"Oh, his people, Anne—clowns."
"They're not!"
"Boors; beggars." He made a gesture of distaste.
"They're darlings—Mark Tapley and Ruth Pinch. Murray, if I had a beefsteak I'd make a beefsteak pie."
There was more of pathos in this than Murray imagined. There had been no beef on the Merryman table for many moons.
"Murray, did you ever eat tripe?"
"My dear child—-"
"It sounds dee-licious when Toby Veck has it on a cold morning. And there's the cricket on the hearth and the teakettle singing. I'd love to hear a kettle sing like that, Murray; wouldn't you?"

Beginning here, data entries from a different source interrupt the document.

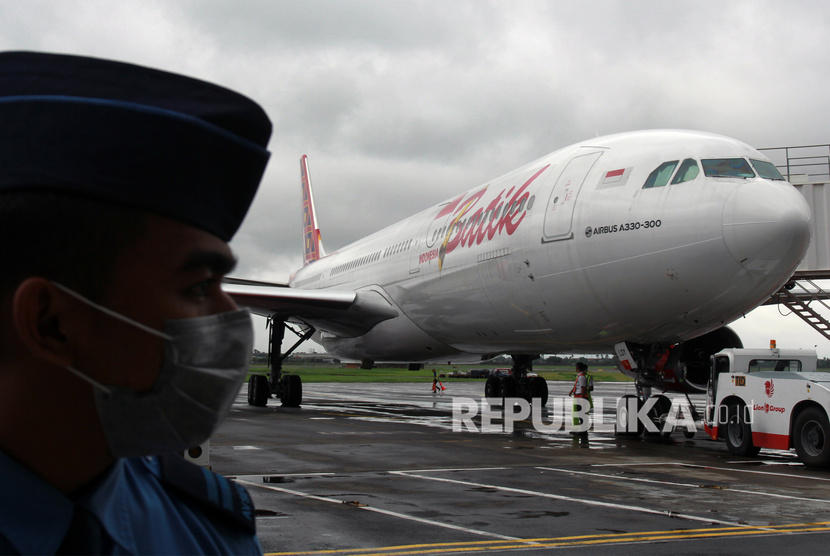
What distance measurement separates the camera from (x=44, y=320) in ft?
3.53

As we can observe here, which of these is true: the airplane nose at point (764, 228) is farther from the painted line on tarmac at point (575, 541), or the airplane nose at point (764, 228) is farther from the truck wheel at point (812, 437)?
the painted line on tarmac at point (575, 541)

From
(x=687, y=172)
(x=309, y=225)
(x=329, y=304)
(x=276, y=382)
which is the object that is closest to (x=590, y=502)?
(x=687, y=172)

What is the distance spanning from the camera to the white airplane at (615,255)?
9445mm

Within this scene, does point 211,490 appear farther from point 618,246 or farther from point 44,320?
point 618,246

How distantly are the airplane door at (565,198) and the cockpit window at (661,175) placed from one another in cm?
106

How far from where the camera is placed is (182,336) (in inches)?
46.2

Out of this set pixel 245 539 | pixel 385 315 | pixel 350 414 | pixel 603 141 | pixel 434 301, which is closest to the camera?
pixel 245 539

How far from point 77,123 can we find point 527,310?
11251 mm

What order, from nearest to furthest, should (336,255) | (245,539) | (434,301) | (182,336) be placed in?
1. (182,336)
2. (245,539)
3. (434,301)
4. (336,255)

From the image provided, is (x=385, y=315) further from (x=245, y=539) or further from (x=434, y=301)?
(x=245, y=539)

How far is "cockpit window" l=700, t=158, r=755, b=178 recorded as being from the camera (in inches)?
386

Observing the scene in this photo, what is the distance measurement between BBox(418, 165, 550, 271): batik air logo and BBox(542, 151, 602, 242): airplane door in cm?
69

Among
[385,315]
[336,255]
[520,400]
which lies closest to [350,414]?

But Murray wouldn't. He had the same kind of mind as Amy and Ethel. He did not like robust and hearty things or robust and hearty people. He wore a corset to keep his hips small, and stood up at teas and receptions with an almost military carriage. Of course he had to sit down at dinners, but he sat very straight. He, too, had family portraits and family silver, and he lived scrupulously up to them. His fortunes, unlike the Merrymans', had not declined. He had money enough and to spare. He could have made Amy or Ethel very comfortable if he had married either of them. But he had not wanted to marry. There had been a time when he had liked to think of Amy as presiding over his table. She would have fitted in perfectly with the old portraits and old silver and the family diamonds. Then Ethel had come along. She had not fitted in with the diamonds and portraits and silver, but she had stirred his pulses.
"Anywhere else but in Georgetown," old Molly Winchell was saying, "those girls would have been snapped up long ago. It's a poor matrimonial market."